Again, I find that the English sections within the book to be written in a way that no English speaker would talk. As with the other book, this makes me question whether the Spanish itself is actually a good reflection of the way Spanish speakers talk. There definitely are some issues with spelling and grammar on the Spanish side. While I have never taken any Spanish classes, I did grow up in California and so did assimilate some concepts of Spanish spelling and grammar. I know, for instance, that Spanish speakers don’t typically use many personal pronouns while speaking; the Spanish sections had a lot of this usage. The word “sí” is often spelled without the accent over the “i,” which actually changes the meaning of the word. Clearly, the word with the accent meaning yes most often appeared to be the correct word in context, but it was spelled without the accent, which makes it the word “if.”
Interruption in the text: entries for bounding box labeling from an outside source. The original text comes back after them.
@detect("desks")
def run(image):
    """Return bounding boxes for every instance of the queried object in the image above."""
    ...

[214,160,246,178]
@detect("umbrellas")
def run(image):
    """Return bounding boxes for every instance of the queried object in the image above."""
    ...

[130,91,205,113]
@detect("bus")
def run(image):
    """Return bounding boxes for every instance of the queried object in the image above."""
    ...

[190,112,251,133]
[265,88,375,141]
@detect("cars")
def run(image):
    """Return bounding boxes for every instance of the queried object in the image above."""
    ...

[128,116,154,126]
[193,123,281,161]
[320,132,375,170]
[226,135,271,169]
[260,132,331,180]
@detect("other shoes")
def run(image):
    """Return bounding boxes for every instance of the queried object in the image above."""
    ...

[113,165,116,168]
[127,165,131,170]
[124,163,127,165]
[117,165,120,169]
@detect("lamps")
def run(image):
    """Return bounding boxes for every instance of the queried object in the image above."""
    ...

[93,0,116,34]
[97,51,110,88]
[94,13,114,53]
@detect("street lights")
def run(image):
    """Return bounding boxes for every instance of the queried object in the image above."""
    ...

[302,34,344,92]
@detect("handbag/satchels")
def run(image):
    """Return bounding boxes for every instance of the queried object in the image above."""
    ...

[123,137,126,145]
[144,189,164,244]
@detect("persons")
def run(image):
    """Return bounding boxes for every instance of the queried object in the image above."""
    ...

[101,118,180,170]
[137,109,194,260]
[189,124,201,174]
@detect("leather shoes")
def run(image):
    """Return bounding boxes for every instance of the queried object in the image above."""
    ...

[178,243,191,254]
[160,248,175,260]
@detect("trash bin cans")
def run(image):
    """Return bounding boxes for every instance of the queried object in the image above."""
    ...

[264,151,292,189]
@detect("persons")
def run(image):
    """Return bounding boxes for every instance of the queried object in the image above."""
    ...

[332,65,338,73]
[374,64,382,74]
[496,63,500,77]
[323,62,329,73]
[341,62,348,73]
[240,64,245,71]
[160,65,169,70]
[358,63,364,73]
A lot of the dialogues are on topics that would help a traveler or exchange student to a Spanish-speaking country, like how to order in a restaurant or find your classroom. I did think, though, that some choices for dialogues were a little bizarre; for instance, there were dialogues about getting the wrong job application in the airline industry or asking for help with your computer’s operating system (including licensing it). Neither of these topics would be needed for someone who was just casually visiting a Spanish-speaking country. And there definitely seemed to be a bias towards Spain rather than Spanish-speaking countries in Central and South America, as there were topics about moving around Europe and North Africa—like flying to London or returning from Amsterdam—compared to similar about Central and South America.
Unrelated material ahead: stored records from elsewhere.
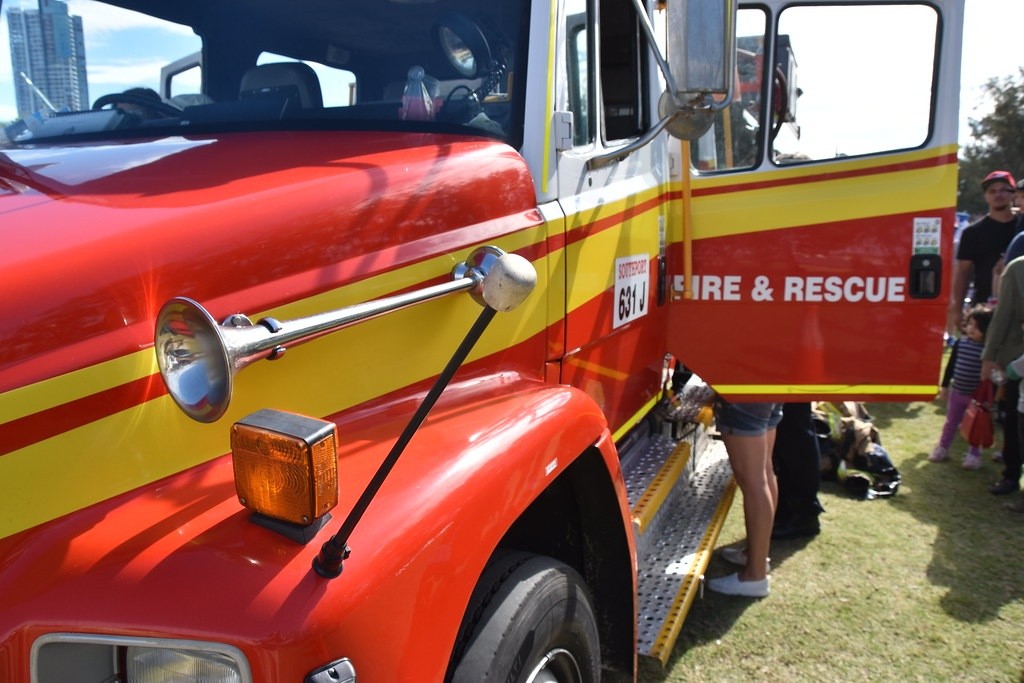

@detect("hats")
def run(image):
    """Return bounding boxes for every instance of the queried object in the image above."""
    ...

[981,170,1017,189]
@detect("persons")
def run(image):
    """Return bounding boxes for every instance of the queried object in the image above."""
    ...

[706,153,826,597]
[928,172,1024,516]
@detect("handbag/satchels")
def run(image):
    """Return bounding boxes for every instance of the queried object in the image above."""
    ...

[960,378,994,448]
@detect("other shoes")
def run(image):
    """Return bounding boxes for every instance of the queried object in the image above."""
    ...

[771,519,820,538]
[1004,503,1024,514]
[992,453,1007,464]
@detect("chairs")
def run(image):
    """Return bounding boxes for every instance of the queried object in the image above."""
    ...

[602,68,635,140]
[238,62,323,109]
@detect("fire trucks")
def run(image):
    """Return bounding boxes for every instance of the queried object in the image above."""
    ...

[0,0,967,679]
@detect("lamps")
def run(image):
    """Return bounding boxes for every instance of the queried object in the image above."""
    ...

[431,10,514,117]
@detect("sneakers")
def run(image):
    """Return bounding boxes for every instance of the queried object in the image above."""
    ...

[707,572,769,597]
[962,452,985,469]
[993,478,1019,495]
[929,446,949,462]
[720,548,771,573]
I think the formatting of the eBook makes it hard to truly assimilate and compare Spanish and English because the sentences aren’t right next to each other; it isn’t so easy to flip around in an eBook to compare back and forth. This book, too, would certainly not be suitable for anyone who is a beginner or near beginner learning Spanish. I would think that someone should be at least an intermediate level to be able to use this book so that you would know some of the phrases and concepts and could better correlate between the Spanish and English sides of the dialogue (as well as have a better sense of the errors. Honestly, I wouldn’t recommend this book. There are undoubtedly better books on conversational Spanish.